I still fail to understand certain terms in thermodynamics.

I am not comfortable with the term irreversible. When do you call a process irreversible?
Consider an ideal gas in a container with a massless, frictionless piston with some big rocks kept above it. Let the system be in contact with an ideal reservoir of temperature T. Now I remove some rocks above the piston and the gas rapidly expands due to the drop in pressure. Then I place the rocks back on the piston and thus the original pressure is restored. Since the temperature remained constant, the gas must compress and return to its original state with the same initial P,V and T. So, haven't I conducted a reversible process?

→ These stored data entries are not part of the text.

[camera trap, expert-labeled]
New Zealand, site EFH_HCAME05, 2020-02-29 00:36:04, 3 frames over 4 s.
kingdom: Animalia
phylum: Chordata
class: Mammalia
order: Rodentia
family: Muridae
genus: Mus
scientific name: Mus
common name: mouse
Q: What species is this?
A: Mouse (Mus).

(I know this process mentioned above is irreversible because it has not been done quasistatically but I want to know the exact point to what led me to irreversibility during this process)

17. May 4, 2017

### Staff: Mentor

These are excellent questions.

Let me start out by defining an Internally Reversible Process. An internally reversible process is one for which your system passes through a continuous sequence of thermodynamic equilibrium states. Such a process is, of course, quasistatic. The process you described above is not internally reversible. For it to be internally reversible, you would have to decrease the load of rocks (granules) very gradually, with each individual granule having infinitesimal mass.

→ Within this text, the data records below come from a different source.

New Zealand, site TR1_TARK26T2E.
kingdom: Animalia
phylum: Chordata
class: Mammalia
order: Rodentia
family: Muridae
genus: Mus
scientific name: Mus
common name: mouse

A Fully Reversible Process is one in which both the system and the surroundings (treated as a separate system) undergo matching internally reversible processes. In such a process, both the system and the surroundings can be returned to their original states (by following the reverse path) without significantly affecting anything else (either thermally or mechanically) in the universe.

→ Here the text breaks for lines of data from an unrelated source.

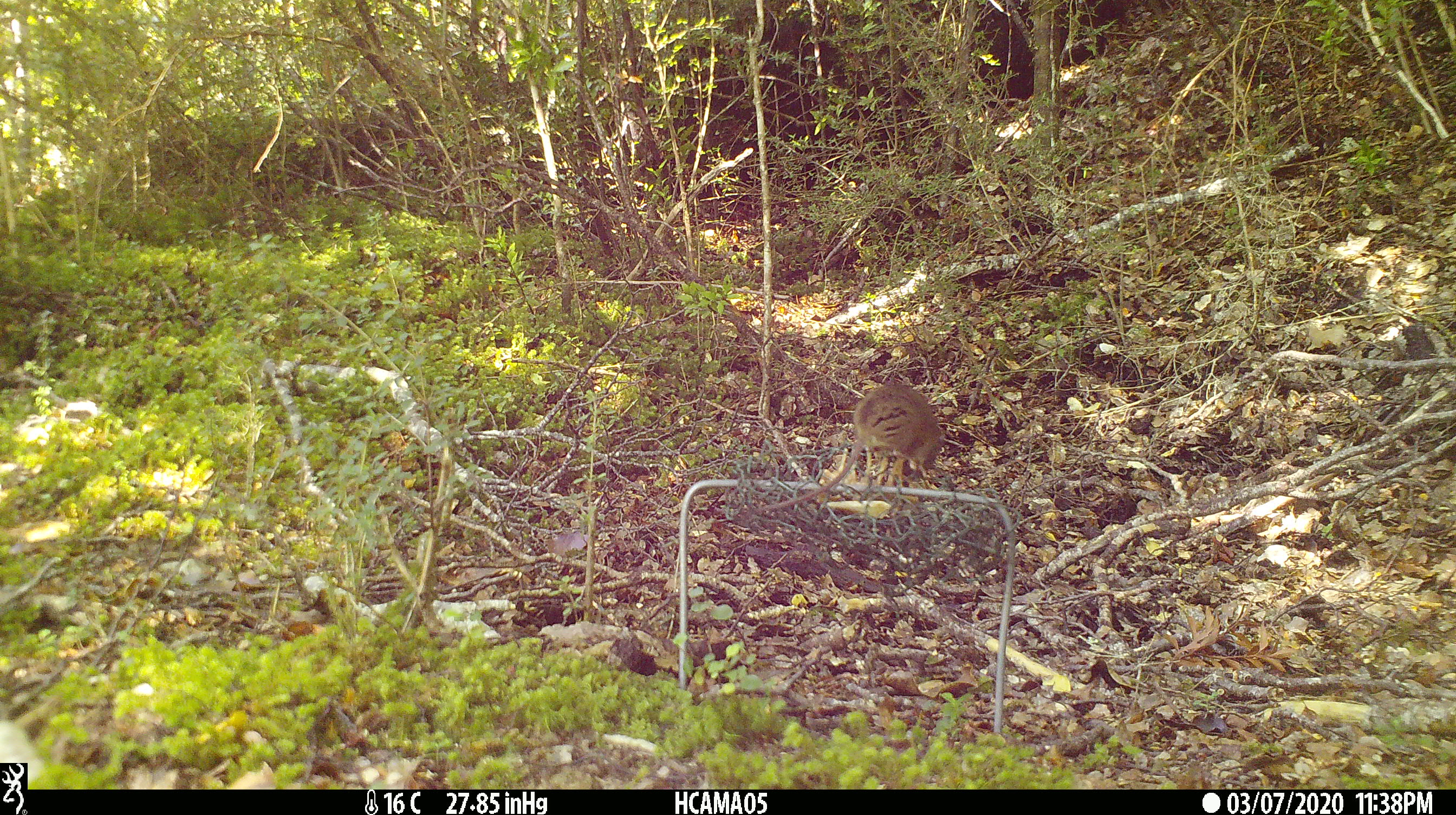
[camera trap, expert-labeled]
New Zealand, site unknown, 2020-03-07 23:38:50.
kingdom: Animalia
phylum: Chordata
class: Mammalia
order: Rodentia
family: Muridae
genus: Mus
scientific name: Mus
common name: mouse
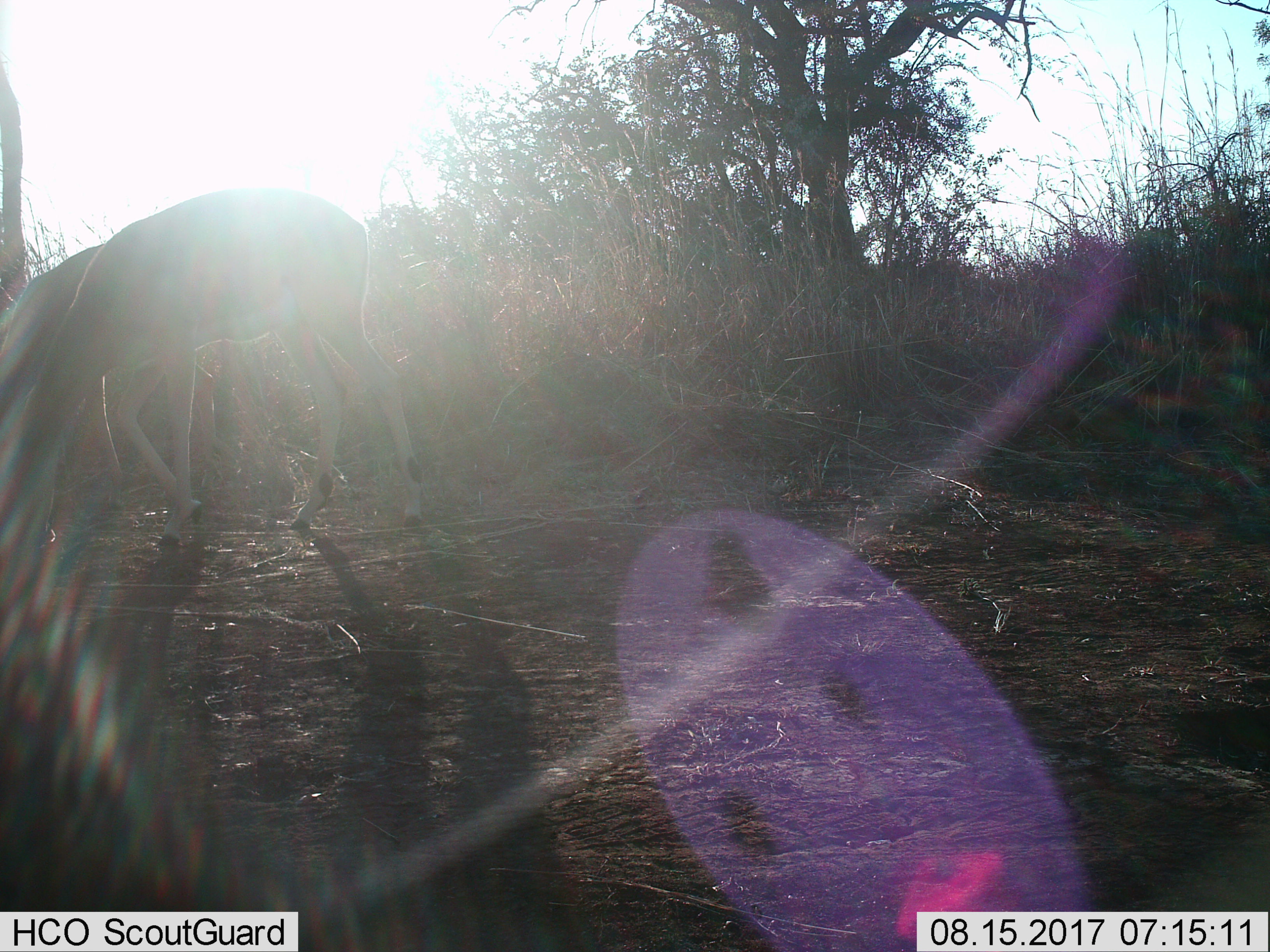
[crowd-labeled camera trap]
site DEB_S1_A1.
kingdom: Animalia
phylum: Chordata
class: Mammalia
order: Artiodactyla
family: Bovidae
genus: Aepyceros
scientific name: Aepyceros melampus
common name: impala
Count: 1.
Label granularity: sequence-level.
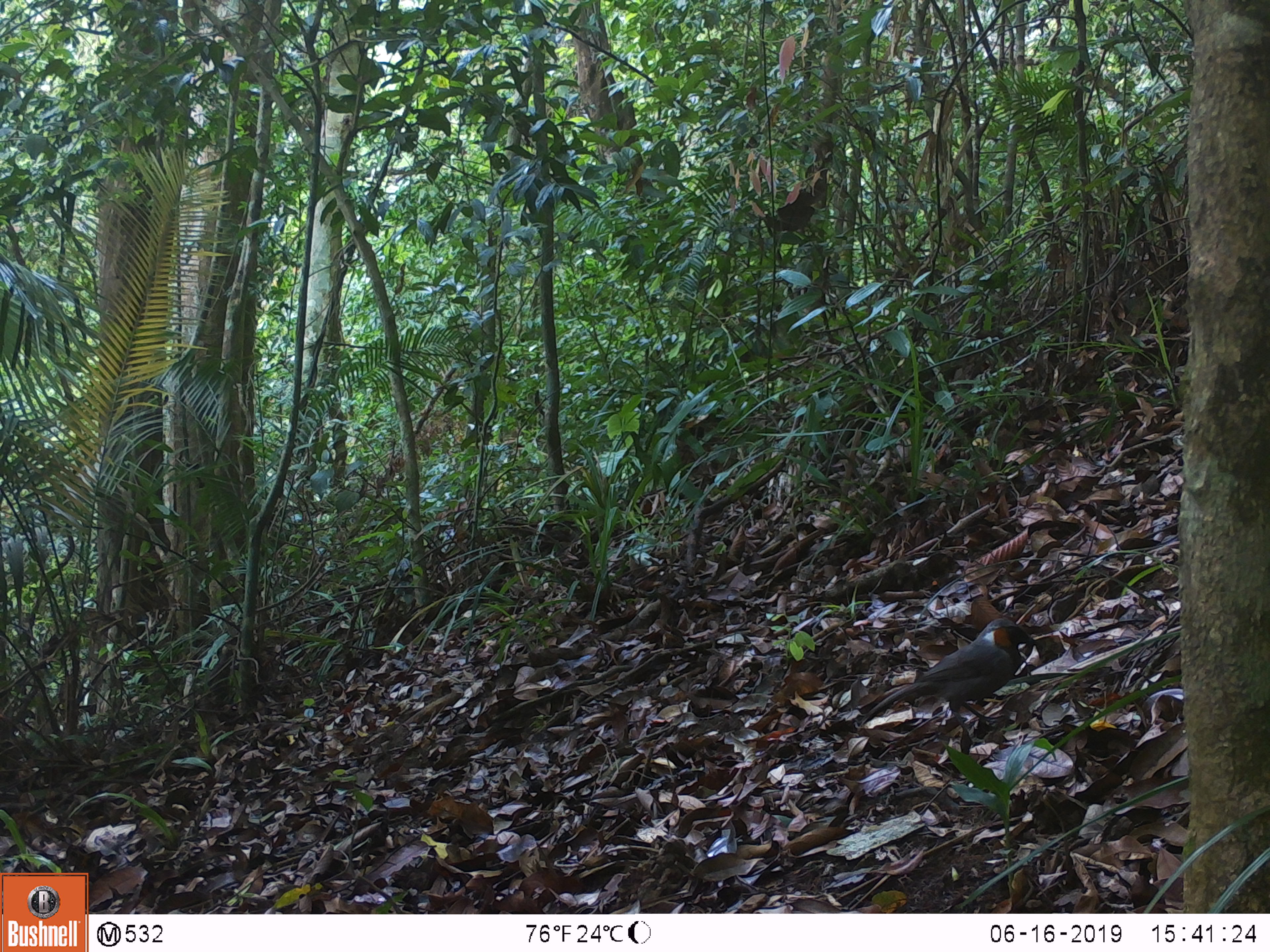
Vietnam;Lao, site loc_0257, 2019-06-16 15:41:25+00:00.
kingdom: Animalia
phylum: Chordata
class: Aves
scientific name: Aves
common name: bird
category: unidentified bird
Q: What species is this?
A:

An alternate test for an internally reversible process is if $\Delta S$ for the system is equal than the integral of $dq/T_B$, where $T_B$ is the temperature at the boundary between the system and the surroundings during the process. If it is greater than the integral, then the process is irreversible. This is the Clausius inequality.

An alternate test for a Fully Reversible Process is to determine the sum of the entropy changes for the system and the surroundings. If it is zero, then the process is Fully Reversible. If it is greater than zero, then the process is not Fully Reversible. If it is negative, then you made a mistake.

Last edited: May 4, 2017
18. May 5, 2017

### DoubtExpert

Why is it necessary to conduct a reversible process in thermodynamics?
How is the process of removing one big rock different from removing infinitesimal granules at a time? What difference does it make?
Could you give an example of how you would conduct a fully reversible process?

19. May 7, 2017

### DoubtExpert

Sir, could you answer these questions?

20. May 7, 2017

### Staff: Mentor

A reversible process represents the limiting behavior of real processes. It tells us the maximum amount of work that can be done and the maximum amount of heat that can be transferred, or the maximum temperature change to expect. It is also important in chemical thermodynamics, for deriving equations for the equilibrium constants for chemical reactions.
The amount of work will be different. The equation for the work is $W=\int{P_{ext}dV}$ where $P_{ext}$ is the force exerted by the piston on the gas at the piston face. In big rock situation, $P_{ext}$ will drop to a lower value suddenly, while in the infinitesimal granules case, $P_{ext}$ will decrease gradually with V.
If I wanted to do a fully adiabatic reversible expansion of a gas, I would have the granules sitting on top of a piston, and, as I removed them (say by pushing each of them, in turn, horizontally sideways), I would slide them onto shelves at the elevations they had when they left the piston. Then, for the reverse path, I would add one new infinitesimal granule at the top to get things started, and then gradually slide them off their shelves onto the piston at their various elevations until the piston was at its original elevation again. In the end, the granules, the piston, and the gas would be in the exact same state at which they started (except for the infinitesimal granule added at the top, and the additional infinitesimal granule remaining on the piston when it reached its bottom location again).